In my opinion, regardless of how you generate your markup, it's worthwhile to plan that out well. If you merely require the server controls to emit markup that works, you can end up with a significant maintenance burden in terms of keeping your CSS/JS/HTML in order. It's far too easy with ASP.NET webforms and server controls to emit lousy markup.

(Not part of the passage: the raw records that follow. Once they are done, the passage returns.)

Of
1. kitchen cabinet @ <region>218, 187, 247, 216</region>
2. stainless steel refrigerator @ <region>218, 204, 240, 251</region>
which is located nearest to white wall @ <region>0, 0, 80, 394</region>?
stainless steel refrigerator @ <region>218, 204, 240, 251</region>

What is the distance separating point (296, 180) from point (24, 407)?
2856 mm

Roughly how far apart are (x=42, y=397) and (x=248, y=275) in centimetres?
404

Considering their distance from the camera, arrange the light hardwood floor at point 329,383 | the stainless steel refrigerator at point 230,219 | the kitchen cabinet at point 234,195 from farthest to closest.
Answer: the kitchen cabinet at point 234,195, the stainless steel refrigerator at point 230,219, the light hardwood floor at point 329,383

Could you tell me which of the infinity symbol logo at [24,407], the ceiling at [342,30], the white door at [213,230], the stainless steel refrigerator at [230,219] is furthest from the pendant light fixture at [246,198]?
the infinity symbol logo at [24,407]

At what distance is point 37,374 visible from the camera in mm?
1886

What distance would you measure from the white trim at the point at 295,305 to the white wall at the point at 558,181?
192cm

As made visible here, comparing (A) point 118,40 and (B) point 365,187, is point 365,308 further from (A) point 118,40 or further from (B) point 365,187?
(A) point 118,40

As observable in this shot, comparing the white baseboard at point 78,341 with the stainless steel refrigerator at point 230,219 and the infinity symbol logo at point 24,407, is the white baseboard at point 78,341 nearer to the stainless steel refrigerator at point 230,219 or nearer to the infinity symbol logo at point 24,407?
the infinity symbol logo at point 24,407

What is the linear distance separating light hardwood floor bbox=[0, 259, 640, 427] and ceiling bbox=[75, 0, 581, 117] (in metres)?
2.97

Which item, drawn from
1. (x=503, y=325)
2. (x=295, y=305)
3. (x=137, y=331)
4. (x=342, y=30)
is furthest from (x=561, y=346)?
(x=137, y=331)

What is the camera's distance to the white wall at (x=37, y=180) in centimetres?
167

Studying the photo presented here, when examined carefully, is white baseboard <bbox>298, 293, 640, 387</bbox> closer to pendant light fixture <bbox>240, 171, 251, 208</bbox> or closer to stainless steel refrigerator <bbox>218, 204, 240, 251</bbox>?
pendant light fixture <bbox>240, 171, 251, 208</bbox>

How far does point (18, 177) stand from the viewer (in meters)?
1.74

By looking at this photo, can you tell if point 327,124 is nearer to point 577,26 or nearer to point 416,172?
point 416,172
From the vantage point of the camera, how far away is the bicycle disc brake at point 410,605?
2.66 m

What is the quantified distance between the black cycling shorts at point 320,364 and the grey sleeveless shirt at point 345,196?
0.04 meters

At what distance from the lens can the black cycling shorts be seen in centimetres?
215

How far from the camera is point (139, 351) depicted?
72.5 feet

While I may not code every last bit of HTML for every page I find a clean, well-planned HTML "sketch" can be a helpful starting point for the ASP.NET developers. Get it to the point where the CSS folks can begin applying styles and the ASP.NET devs can develop the functional pieces.

Larsenal
+1  A: 

Let me answer it from a purely ASP.Net MVC perspective:

  • I will get the designers to still do the HTML design, but at a smaller "view" level rather than a complete page level

  • Then compose pages from the Views with proper valid XHTML, CSS & the works

  • During this composition phase, understand some of the REST-ful features of ASP.Net MVC & see if the UI actions can be properly mapped to REST actions

  • Bring in the developers to start writing ViewModel classes which can be bound to the Views

  • So, while the developers provide the ViewModel classes & mechanism to hydrate them, the designers will be designing HTML views which will be bound to a given ViewModel

HTH.

Sunny
A: 

You might find this similar question to be useful: Is it ok to create the HTML first for an ASP.NET or ASP.NET MVC site?

ChessWhiz
That similar question was written by the same guy, roughly 4½ hours after this one :)
Jørn Schou-Rode
LOL, oops. I guess it wasn't so useful. There is no need for two questions asking basically the same thing, though.